Saved data entries:
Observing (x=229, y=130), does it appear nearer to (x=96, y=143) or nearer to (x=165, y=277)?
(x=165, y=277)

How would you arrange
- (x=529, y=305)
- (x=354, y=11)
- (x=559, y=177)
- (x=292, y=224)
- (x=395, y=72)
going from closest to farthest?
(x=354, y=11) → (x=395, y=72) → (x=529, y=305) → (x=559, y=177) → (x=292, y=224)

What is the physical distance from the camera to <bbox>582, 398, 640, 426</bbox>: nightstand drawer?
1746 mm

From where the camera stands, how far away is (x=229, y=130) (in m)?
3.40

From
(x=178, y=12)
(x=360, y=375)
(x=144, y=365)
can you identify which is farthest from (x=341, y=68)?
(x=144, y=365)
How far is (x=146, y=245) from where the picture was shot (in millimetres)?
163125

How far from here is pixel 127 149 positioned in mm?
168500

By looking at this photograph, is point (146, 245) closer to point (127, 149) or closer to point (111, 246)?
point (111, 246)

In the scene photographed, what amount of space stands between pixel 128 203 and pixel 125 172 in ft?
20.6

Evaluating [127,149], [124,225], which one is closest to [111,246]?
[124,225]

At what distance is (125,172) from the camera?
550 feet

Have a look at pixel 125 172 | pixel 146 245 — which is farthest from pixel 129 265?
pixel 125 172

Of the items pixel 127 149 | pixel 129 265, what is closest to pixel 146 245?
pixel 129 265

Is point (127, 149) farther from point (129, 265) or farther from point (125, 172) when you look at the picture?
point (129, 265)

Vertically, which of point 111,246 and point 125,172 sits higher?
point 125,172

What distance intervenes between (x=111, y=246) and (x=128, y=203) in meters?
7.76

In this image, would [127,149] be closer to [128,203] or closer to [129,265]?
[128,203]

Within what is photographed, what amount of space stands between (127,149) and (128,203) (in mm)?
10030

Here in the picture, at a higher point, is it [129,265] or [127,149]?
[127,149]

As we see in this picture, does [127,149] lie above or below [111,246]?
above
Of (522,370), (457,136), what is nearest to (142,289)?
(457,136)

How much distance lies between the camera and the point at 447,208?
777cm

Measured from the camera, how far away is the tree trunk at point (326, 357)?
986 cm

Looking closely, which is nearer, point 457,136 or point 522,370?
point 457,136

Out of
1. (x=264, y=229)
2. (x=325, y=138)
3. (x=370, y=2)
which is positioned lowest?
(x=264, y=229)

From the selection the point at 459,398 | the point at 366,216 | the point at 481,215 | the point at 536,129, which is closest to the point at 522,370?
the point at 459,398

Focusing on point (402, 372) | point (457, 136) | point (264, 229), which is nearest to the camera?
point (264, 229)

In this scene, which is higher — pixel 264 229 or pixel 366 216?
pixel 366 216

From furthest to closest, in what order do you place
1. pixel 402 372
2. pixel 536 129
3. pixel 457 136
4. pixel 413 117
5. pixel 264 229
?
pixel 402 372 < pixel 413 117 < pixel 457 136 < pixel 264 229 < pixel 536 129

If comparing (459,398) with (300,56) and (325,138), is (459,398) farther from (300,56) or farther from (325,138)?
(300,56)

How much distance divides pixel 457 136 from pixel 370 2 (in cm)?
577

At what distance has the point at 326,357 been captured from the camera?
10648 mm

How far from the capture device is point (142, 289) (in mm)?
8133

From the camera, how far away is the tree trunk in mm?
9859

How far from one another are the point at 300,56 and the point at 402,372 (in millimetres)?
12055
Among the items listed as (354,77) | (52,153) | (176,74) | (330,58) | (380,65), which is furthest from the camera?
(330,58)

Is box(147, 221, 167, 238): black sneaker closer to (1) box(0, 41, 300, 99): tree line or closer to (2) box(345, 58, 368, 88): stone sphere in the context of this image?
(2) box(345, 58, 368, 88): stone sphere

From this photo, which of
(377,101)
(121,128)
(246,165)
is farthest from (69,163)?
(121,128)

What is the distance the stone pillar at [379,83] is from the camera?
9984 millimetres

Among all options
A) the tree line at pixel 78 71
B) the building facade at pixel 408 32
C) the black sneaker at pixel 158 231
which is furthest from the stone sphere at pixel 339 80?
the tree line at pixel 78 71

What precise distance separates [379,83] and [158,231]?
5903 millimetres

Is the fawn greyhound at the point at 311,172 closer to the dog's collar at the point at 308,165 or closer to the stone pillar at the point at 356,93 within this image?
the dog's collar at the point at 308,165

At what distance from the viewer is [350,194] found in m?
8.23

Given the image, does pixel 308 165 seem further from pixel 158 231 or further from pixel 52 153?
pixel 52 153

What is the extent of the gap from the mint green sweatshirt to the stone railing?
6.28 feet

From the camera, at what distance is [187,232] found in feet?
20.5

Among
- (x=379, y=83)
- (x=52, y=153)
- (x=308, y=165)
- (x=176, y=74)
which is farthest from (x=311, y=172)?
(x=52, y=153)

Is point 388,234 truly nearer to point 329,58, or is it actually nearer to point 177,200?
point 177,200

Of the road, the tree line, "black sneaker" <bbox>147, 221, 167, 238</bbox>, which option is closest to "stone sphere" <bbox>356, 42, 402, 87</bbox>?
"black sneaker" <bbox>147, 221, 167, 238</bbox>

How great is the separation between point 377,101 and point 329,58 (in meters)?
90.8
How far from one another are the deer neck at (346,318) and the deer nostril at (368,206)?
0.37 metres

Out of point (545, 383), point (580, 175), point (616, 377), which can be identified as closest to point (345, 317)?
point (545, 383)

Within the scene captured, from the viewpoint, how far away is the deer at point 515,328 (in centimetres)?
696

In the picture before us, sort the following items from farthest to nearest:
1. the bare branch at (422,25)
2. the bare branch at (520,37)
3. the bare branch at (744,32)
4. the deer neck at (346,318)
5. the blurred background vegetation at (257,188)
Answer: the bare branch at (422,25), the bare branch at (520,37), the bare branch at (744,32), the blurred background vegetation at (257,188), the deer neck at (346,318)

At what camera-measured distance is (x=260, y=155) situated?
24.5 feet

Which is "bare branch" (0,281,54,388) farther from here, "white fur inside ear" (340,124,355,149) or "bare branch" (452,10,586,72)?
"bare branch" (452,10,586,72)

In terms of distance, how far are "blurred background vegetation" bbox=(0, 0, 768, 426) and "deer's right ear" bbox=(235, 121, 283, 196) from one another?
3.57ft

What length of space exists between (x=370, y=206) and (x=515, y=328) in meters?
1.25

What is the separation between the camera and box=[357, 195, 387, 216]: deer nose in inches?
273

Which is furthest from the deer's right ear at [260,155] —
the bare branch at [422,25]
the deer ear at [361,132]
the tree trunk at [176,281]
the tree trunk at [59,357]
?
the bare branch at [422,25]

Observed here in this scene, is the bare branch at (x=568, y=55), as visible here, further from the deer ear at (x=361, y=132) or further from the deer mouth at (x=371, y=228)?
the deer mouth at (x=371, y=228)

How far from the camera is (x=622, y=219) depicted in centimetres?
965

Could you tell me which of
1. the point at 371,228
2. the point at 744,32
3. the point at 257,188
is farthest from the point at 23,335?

**Task objective**
Print out the whole listing exactly as it appears.

**Exercise response**
Observing (x=229, y=130), does it appear nearer to (x=96, y=143) or nearer to (x=165, y=277)?
(x=165, y=277)

How would you arrange
- (x=529, y=305)
- (x=354, y=11)
- (x=559, y=177)
- (x=292, y=224)
- (x=395, y=72)
going from closest to farthest?
(x=354, y=11) → (x=395, y=72) → (x=529, y=305) → (x=559, y=177) → (x=292, y=224)

What is the physical distance from the camera to <bbox>582, 398, 640, 426</bbox>: nightstand drawer?
1746 mm

From where the camera stands, how far away is (x=229, y=130) (in m)?
3.40

From
(x=178, y=12)
(x=360, y=375)
(x=144, y=365)
can you identify which is farthest from (x=341, y=68)?
(x=144, y=365)
How far is (x=146, y=245) from where the picture was shot (in millimetres)?
163125

How far from here is pixel 127 149 positioned in mm?
168500

By looking at this photograph, is point (146, 245) closer to point (127, 149) or closer to point (111, 246)?
point (111, 246)

In the scene photographed, what amount of space stands between pixel 128 203 and pixel 125 172 in ft?
20.6

Evaluating [127,149], [124,225], which one is closest to [111,246]?
[124,225]

At what distance is (125,172) from the camera?
550 feet

Have a look at pixel 125 172 | pixel 146 245 — which is farthest from pixel 129 265?
pixel 125 172

Of the items pixel 127 149 | pixel 129 265, what is closest to pixel 146 245?
pixel 129 265

Is point (127, 149) farther from point (129, 265) or farther from point (125, 172) when you look at the picture?
point (129, 265)

Vertically, which of point 111,246 and point 125,172 sits higher?
point 125,172

What distance intervenes between (x=111, y=246) and (x=128, y=203) in meters?
7.76

In this image, would [127,149] be closer to [128,203] or closer to [129,265]?
[128,203]

Within what is photographed, what amount of space stands between (127,149) and (128,203) (in mm)?
10030

Here in the picture, at a higher point, is it [129,265] or [127,149]?
[127,149]

As we see in this picture, does [127,149] lie above or below [111,246]?
above
Of (522,370), (457,136), what is nearest to (142,289)?
(457,136)

How much distance lies between the camera and the point at 447,208?
777cm

Measured from the camera, how far away is the tree trunk at point (326, 357)?
986 cm

Looking closely, which is nearer, point 457,136 or point 522,370?
point 457,136

Out of
1. (x=264, y=229)
2. (x=325, y=138)
3. (x=370, y=2)
which is positioned lowest?
(x=264, y=229)

From the selection the point at 459,398 | the point at 366,216 | the point at 481,215 | the point at 536,129, which is closest to the point at 522,370?
the point at 459,398

Focusing on point (402, 372) | point (457, 136) | point (264, 229), which is nearest to the camera?
point (264, 229)

In this scene, which is higher — pixel 264 229 or pixel 366 216?
pixel 366 216

From furthest to closest, in what order do you place
1. pixel 402 372
2. pixel 536 129
3. pixel 457 136
4. pixel 413 117
5. pixel 264 229
?
pixel 402 372 < pixel 413 117 < pixel 457 136 < pixel 264 229 < pixel 536 129

If comparing (459,398) with (300,56) and (325,138), is (459,398) farther from (300,56) or farther from (325,138)?
(300,56)

How much distance divides pixel 457 136 from pixel 370 2 (in cm)?
577

At what distance has the point at 326,357 been captured from the camera?
10648 mm

How far from the capture device is point (142, 289) (in mm)?
8133

From the camera, how far away is the tree trunk in mm?
9859

How far from one another are the point at 300,56 and the point at 402,372 (in millimetres)?
12055
Among the items listed as (354,77) | (52,153) | (176,74) | (330,58) | (380,65), which is furthest from the camera?
(330,58)

Is box(147, 221, 167, 238): black sneaker closer to (1) box(0, 41, 300, 99): tree line or closer to (2) box(345, 58, 368, 88): stone sphere in the context of this image?
(2) box(345, 58, 368, 88): stone sphere

From this photo, which of
(377,101)
(121,128)
(246,165)
is farthest from (69,163)?
(121,128)

What is the distance the stone pillar at [379,83] is from the camera?
9984 millimetres

Among all options
A) the tree line at pixel 78 71
B) the building facade at pixel 408 32
C) the black sneaker at pixel 158 231
which is furthest from the stone sphere at pixel 339 80?
the tree line at pixel 78 71

What precise distance separates [379,83] and [158,231]?
5903 millimetres

Is the fawn greyhound at the point at 311,172 closer to the dog's collar at the point at 308,165 or closer to the stone pillar at the point at 356,93 within this image?
the dog's collar at the point at 308,165

At what distance from the viewer is [350,194] found in m?
8.23

Given the image, does pixel 308 165 seem further from pixel 158 231 or further from pixel 52 153?
pixel 52 153

What is the extent of the gap from the mint green sweatshirt to the stone railing?
6.28 feet

From the camera, at what distance is [187,232] found in feet?
20.5

Among
- (x=379, y=83)
- (x=52, y=153)
- (x=308, y=165)
- (x=176, y=74)
which is farthest from (x=311, y=172)?
(x=52, y=153)

Is point 388,234 truly nearer to point 329,58, or is it actually nearer to point 177,200?
point 177,200

Of the road, the tree line, "black sneaker" <bbox>147, 221, 167, 238</bbox>, which option is closest to "stone sphere" <bbox>356, 42, 402, 87</bbox>?
"black sneaker" <bbox>147, 221, 167, 238</bbox>

How great is the separation between point 377,101 and point 329,58 (in meters)?
90.8
How far from one another are the deer neck at (346,318) and the deer nostril at (368,206)?
0.37 metres

Out of point (545, 383), point (580, 175), point (616, 377), which can be identified as closest to point (345, 317)?
point (545, 383)

Within the scene captured, from the viewpoint, how far away is the deer at point 515,328 (in centimetres)?
696

In the picture before us, sort the following items from farthest to nearest:
1. the bare branch at (422,25)
2. the bare branch at (520,37)
3. the bare branch at (744,32)
4. the deer neck at (346,318)
5. the blurred background vegetation at (257,188)
Answer: the bare branch at (422,25), the bare branch at (520,37), the bare branch at (744,32), the blurred background vegetation at (257,188), the deer neck at (346,318)

At what camera-measured distance is (x=260, y=155) situated?
24.5 feet

Which is "bare branch" (0,281,54,388) farther from here, "white fur inside ear" (340,124,355,149) or "bare branch" (452,10,586,72)?
"bare branch" (452,10,586,72)

In terms of distance, how far are "blurred background vegetation" bbox=(0, 0, 768, 426) and "deer's right ear" bbox=(235, 121, 283, 196) from one another?
3.57ft

What length of space exists between (x=370, y=206) and (x=515, y=328) in meters?
1.25

What is the separation between the camera and box=[357, 195, 387, 216]: deer nose in inches?
273

Which is furthest from the deer's right ear at [260,155] —
the bare branch at [422,25]
the deer ear at [361,132]
the tree trunk at [176,281]
the tree trunk at [59,357]
?
the bare branch at [422,25]

Observed here in this scene, is the bare branch at (x=568, y=55), as visible here, further from the deer ear at (x=361, y=132) or further from the deer mouth at (x=371, y=228)?
the deer mouth at (x=371, y=228)

How far from the camera is (x=622, y=219) depicted in centimetres?
965

Could you tell me which of
1. the point at 371,228
2. the point at 744,32
3. the point at 257,188
is farthest from the point at 23,335?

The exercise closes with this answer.